Selengkapnya tentang jurnal umum silahkan simak penjelasan berikut ini:

Pengertian Jurnal Umum dalam Ilmu Akuntansi

Jurnal umum adalah sebuah jurnal yang dipergunakan untuk tempat melakukan pencatatan segala  jenis bukti transaksi keuangan yang muncul akibat terjadinya berbagai transaksi keuangan perusahaan dalam suatu periode akuntansi tertentu. Jurnal umum menjadi buku harian dalam sebuah perusahaan yang berisi catatan segala transaksi yang terjadi selama periode berjalan.

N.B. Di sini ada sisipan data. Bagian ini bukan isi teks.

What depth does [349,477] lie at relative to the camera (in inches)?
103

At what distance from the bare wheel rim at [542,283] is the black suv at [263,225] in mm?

Pada umumnya jurnal umum familiar dipergunakan dalam akuntansi perusahaan jasa karena pada prinsipnya segala transaksi dalam perusahaan jasa dapat dicatat secara kronologis ke dalam jurnal umum saja, sedangkan pada akuntansi perusahaan dagang lebih efektif menggunakan jurnal khusus dalam mencatat bukti transaksi yang timbul dari transaksi keuangan yang dilakukannya, meski demikian penggunaan jurnal umum juga diperlukan untuk mencatat bukti transaksi dari transaksi yang tidak bisa dicatat dalam jurnal khusus

Perusahaan jasa melakukan pencatatan bukti transaksi keuangan yang muncul dari transaksi keuangan yang dilakukannya ke dalam buku jurnal umum dengan tujuan untuk  melakukan pengidentifikasian, melakukan penilaian, dan melakukan pencatatan pengaruh ekonomi yang ditimbulkan dari berbagai jenis transaksi keuangan yang terjadi terhadap keuangan perusahaan secara kronologis untuk memudahkan proses posting atau pemindahan ke dalam suatu akun tertentu. Agar lebih dekat dalam mengenal jurnal umum lihatlah format jurnal umum berikut ini:

Gambar Format Jurnal Umum Perusahaan Jasa

Keterangan :
Dalam format jurnal umum di atas terlihat ada 6 kolom, yaitu kolom tangga, kolom nomor bukti, kolom rekening atau keterangan, kolom referensi (ref), kolom debit dan kolom kredit.

Kolom tanggal diisi dengan waktu terjadinya transaksi keuangan, dalam menulis tanggal harus secara urut sesuai dengan terjadinya transaksi. Kolom No bukti, diisi dengan memasukan no bukti dari bukti transaksi keuangan yang diperoleh atas transaksi yang dilakukan perusahaan. Kolom rekening atau keterangan atau bisa juga di tulis kolom nama akun, dapat diisi dengan  nama dari akun atau rekening yang terkait dengan transaksi yang terjadi. KolomRerensi dalam jurnal umum, diisi dengan menuliskan nomor akun atau kode akun yang sesuai dengan nama akun pada kolom keterangan atau kolom nama akun, kolom ref ini hanya boleh diisi jika telah dilakukan proses posting ke buku besar, jadi jika belum diposting ke buku besar biarkan saja kosong. Kolom Debit diisi dengan jumlah saldo dari akun yang di debit  sedangkan kolom kredit diisi dengan jumlah saldo dari akun yang di kredit

Fungsi Jurnal Umum dalam Akuntansi




Jurnal umum dalam siklus akuntansi memiliki 5 buah fungsi penting untuk sebuah perusahaan jasa , adapun kelima fungsi tersebut adalah sebagai berikut

Fungsi Pertama yaitu Fungsi Analisis
Funsi analisis maksudnya adalah bahwa jurnal umum memiliki fungsi untuk melakukan penentuan terhadap sebuah akun dan saldonya  yang harus di debit atau harus dikredit

Fungsi Kedua yaitu Fungsi  Pencatatan
Fungsi Pencatatan maksudnya adalah bahwa jurnal umum berguna untuk melakukan pencatatan segala  pengaruh yang ditimbulkan oleh transaksi keuangan yang dilakukan perusahaan sesuai dengan bukti transaksi keuangan yang ada.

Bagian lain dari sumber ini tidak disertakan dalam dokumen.